La cause essentielle en est la demande masculine (même si cette demande concerne parfois d’autres hommes, c’est l’exception qui confirme la règle).
Les circonstances favorisantes sont :
* Les abus sexuels dans la famille (inceste, viols).
* La très grande violence envers les femmes partout dans le monde, sans distinction de race, de classe sociale, de culture ou de religion.
* La très grande pauvreté des femmes, qui ne possèdent que 1% des richesses de la planète alors qu’elles reproduisent l’espèce humaine et effectuent la majeure partie du travail de production de ces richesses.
* le crime organisé, dont l’impunité est assurée par les Etats dont certains sont, eux-mêmes, de grands proxénètes par les amendes qu’ils infligent et les impôts qu’ils prélèvent sur les personnes prostituées contribuant, ainsi, à les maintenir dans le système qui les exploite.
* le blanchiment de l’argent de la prostitution (et de la drogue), avec la bénédiction des Gouvernements et des banquiers complices.
* Le tourisme sexuel vers les pays défavorisés où les parents sont quasiment « obligés » de vendre leurs trop nombreux enfants et où ils se séparent, prioritairement, des petites filles. Signalons, à ce sujet, les pratiques peu connues de certains pays musulmans où les fillettes sont vendues au plus offrant, dès l’âge de 9 à 10 ans, dans les maisons closes tolérées par les Gouvernements même les plus intégristes. Ces cas relèvent à la fois de la prostitution et de la pédophilie...
* La pornographie dans les médias et sa diffusion, (non contrôlée par des textes législatifs), via internet qui donne, des femmes, des images dévalorisantes d’objets sexuels à consommer pour le plaisir et le rut masculins !

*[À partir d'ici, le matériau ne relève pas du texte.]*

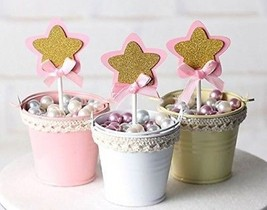 21-pac Pink And Gold Star Cupcake Toppers Picks, Glitter Star Cake Topp... - $20.06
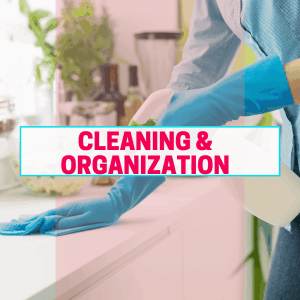 Cleaning and organization category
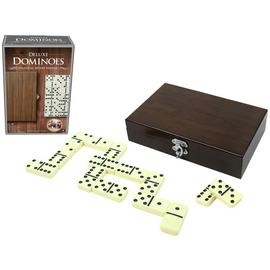 Craftsman Wood Veneer Deluxe Dominoes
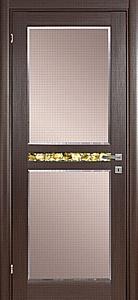 UNIQA Marrone - новая коллекция итальянских межкомнатных дверей от ТД ItalON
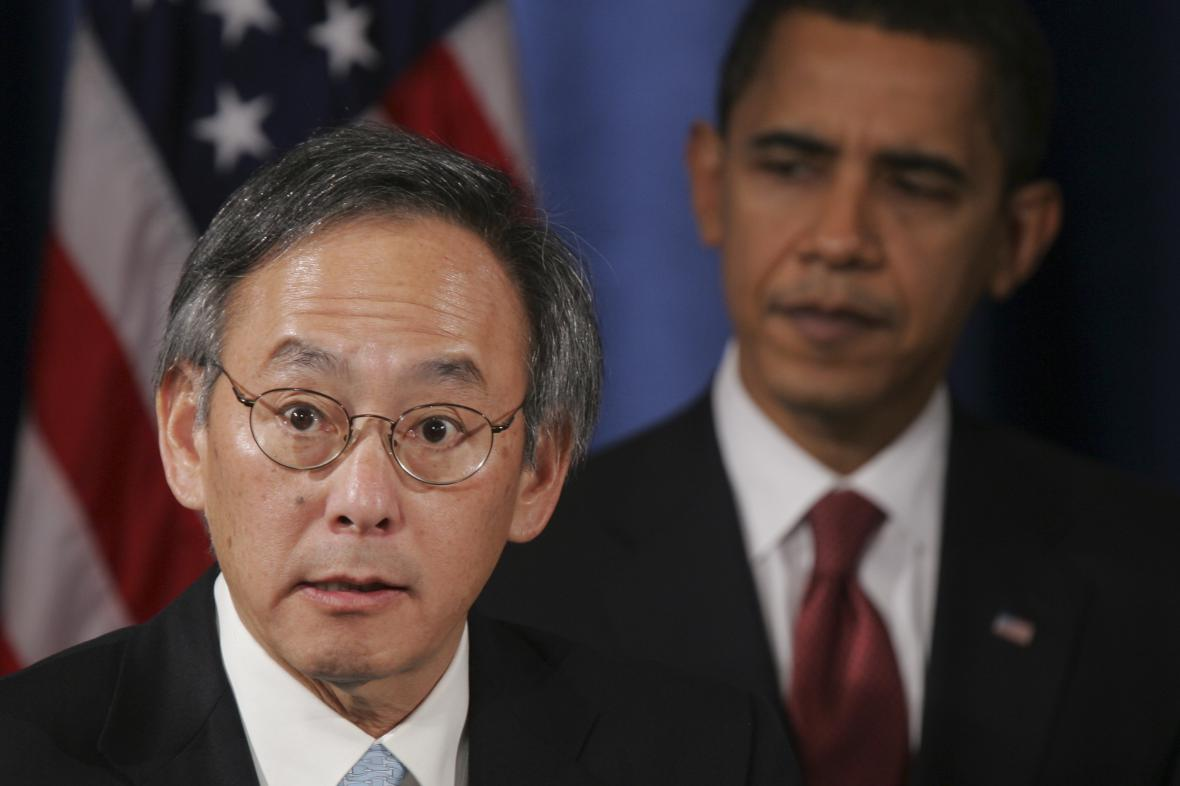 Steven Chu a Barack Obama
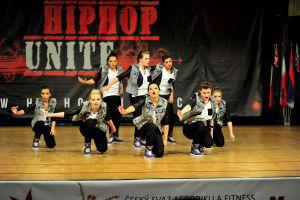 2014-world-champs-unity-0059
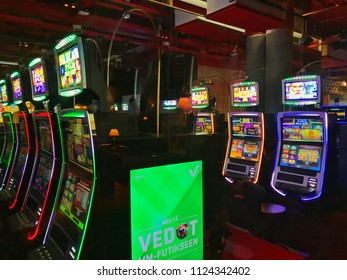 30th June 2018. Finland, espoo. New slot machines for gamblers with colorful lights.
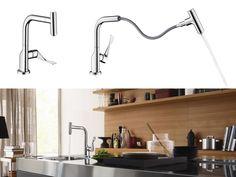 Kitchen mixers
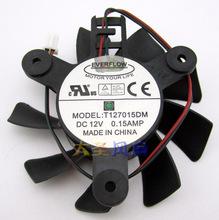 Original graphics card fan PLA07015D12HH-1 NF24066C1HR-R T127015DM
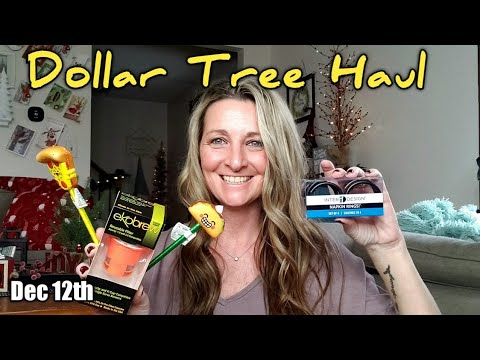 Dollar Tree Haul | All NEW Items | I Open Everything/ Dec 12th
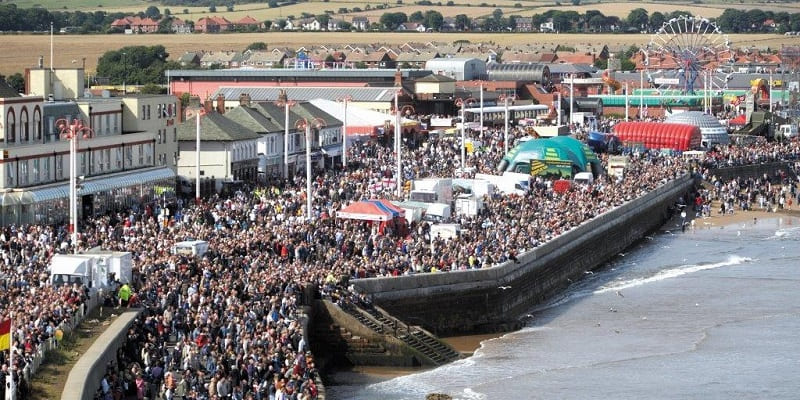Sunderland International Airshow - Over One Million People Crowd to Roker and Seaburn - Wearside Online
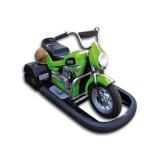 M-207 Moto Shadow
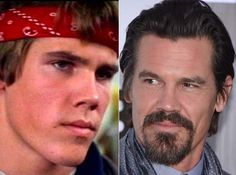 """Where Are They Now? The Goonies - Josh Brolin as Brand """"Brand"""" Walsh - Then and Now from 8Ball.co.uk / www.8ball.co.uk/blog/8ball_film/goonies-now/"""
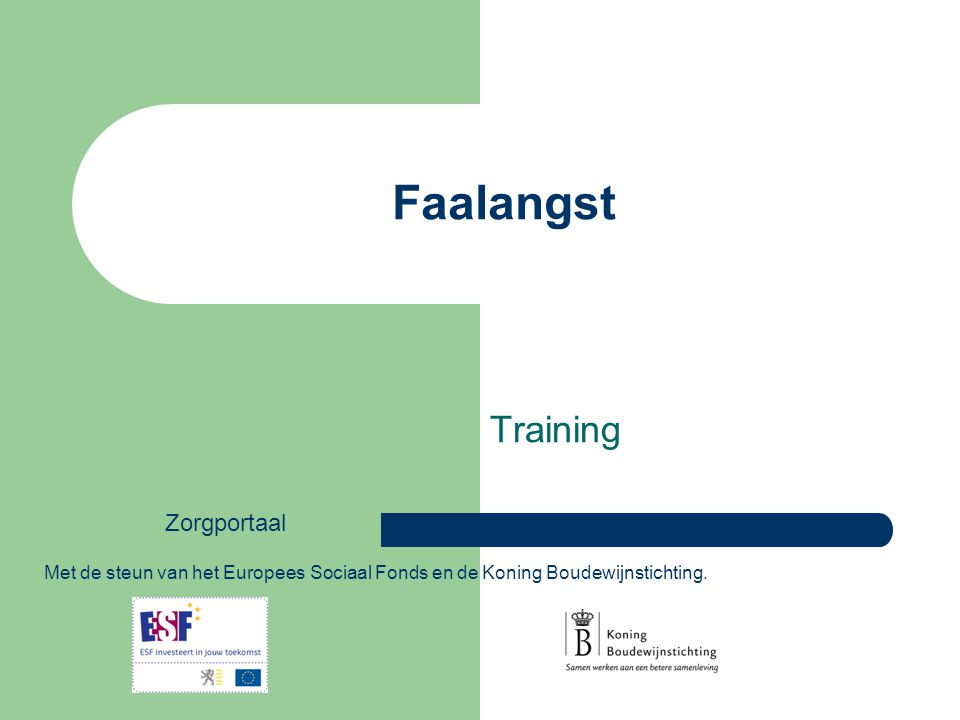 Faalangst Training Zorgportaal - ppt download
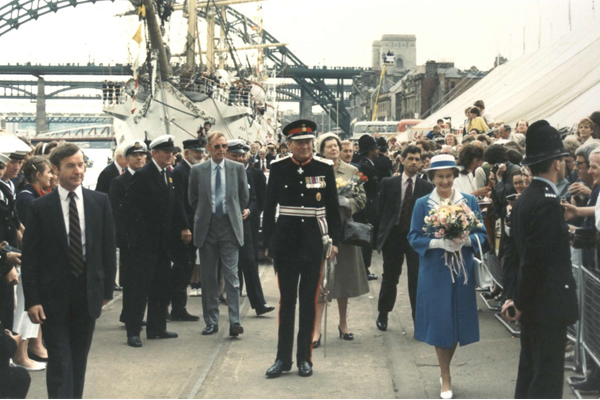 Her Majesty The Queen Visits the Tall Ships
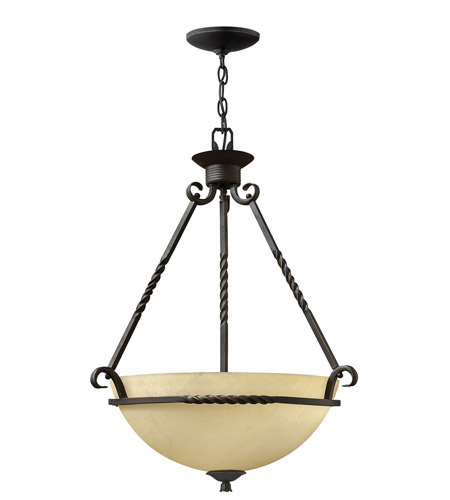 Hinkley 4313OL Casa 3 Light 22 inch Olde Black Hanging Foyer Ceiling Light in Incandescent photo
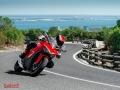 Ducati939SS-020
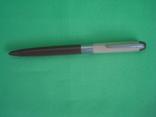 Ручка калейдоскоп эротика НЮ Германия 8-мь фото, фото №4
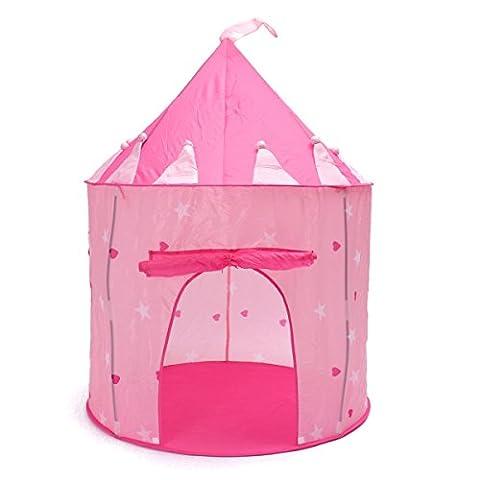 MOHOO Tente de jeu Maison de jouer portable pliant petit château pour filles et petits enfants le jouet pour bébé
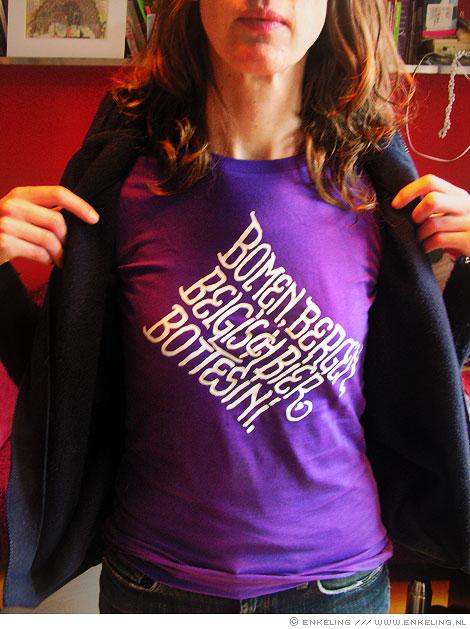 t-shirt, shirt, typography, bomen, bergen, belgisch bier, bottesini, birthday, Enkeling, 2010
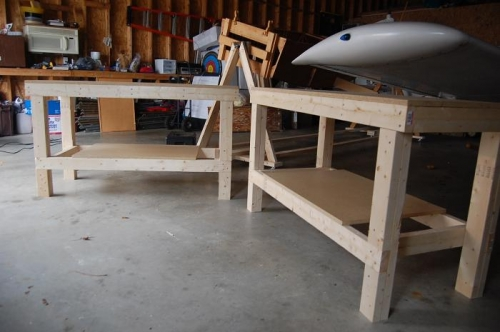 Two Construction Tables 2'x5'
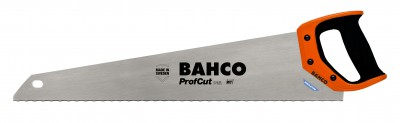 Piła do materiałów izolacyjnych 550 mm BAHCO (nr kat. PC-22-INS)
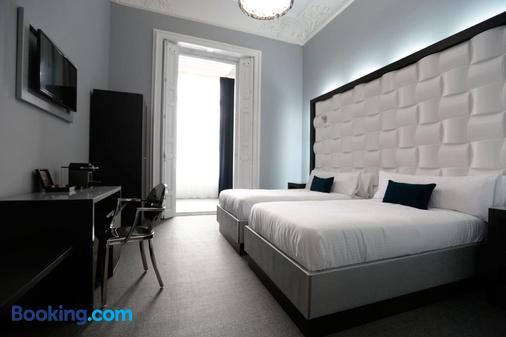 Amra Barcelona Gran Via - Barcelona - Bedroom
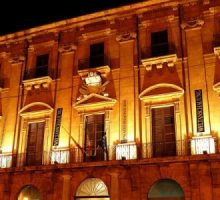 Si inaugura a Palermo il primo museo virtuale siciliano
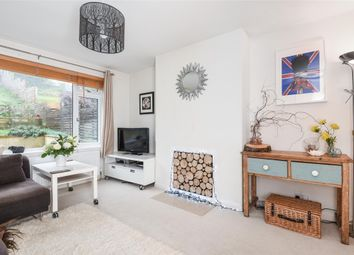 Thumbnail 3 bed end terrace house for sale in Marshfield Way, Bath, Somerset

Nous sous-signé/e/s affirmons que la prostitution n’est pas « un mal nécessaire » et qu’elle doit disparaître.

Nous exigeons que l’Union Européenne prenne une position efficace et solidaire :
- en supprimant la dichotomie qu’elle établit, sciemment, quand elle parle de trafic « illégal » des personnes, ce qui laisse la porte ouverte à la reconnaissance de la prostitution comme un « métier ».
- en pénalisant les clients : car la demande conditionne l’offre.
- en luttant contre toutes les formes de proxénétisme, y compris de celles des Etats.
- en permettant la réinsertion des prostitué/e/s dans des métiers qui préservent leur dignité.
- en instituant un fond spécial d’aide aux femmes en détresse, seules avec enfants, pour suppléer l’irresponsabilité flagrante de nombreux pères divorcés...
- en imposant une égalité réelle de rémunération, entre femmes et hommes, dans le travail.
- en mettant en oeuvre une éducation non sexiste.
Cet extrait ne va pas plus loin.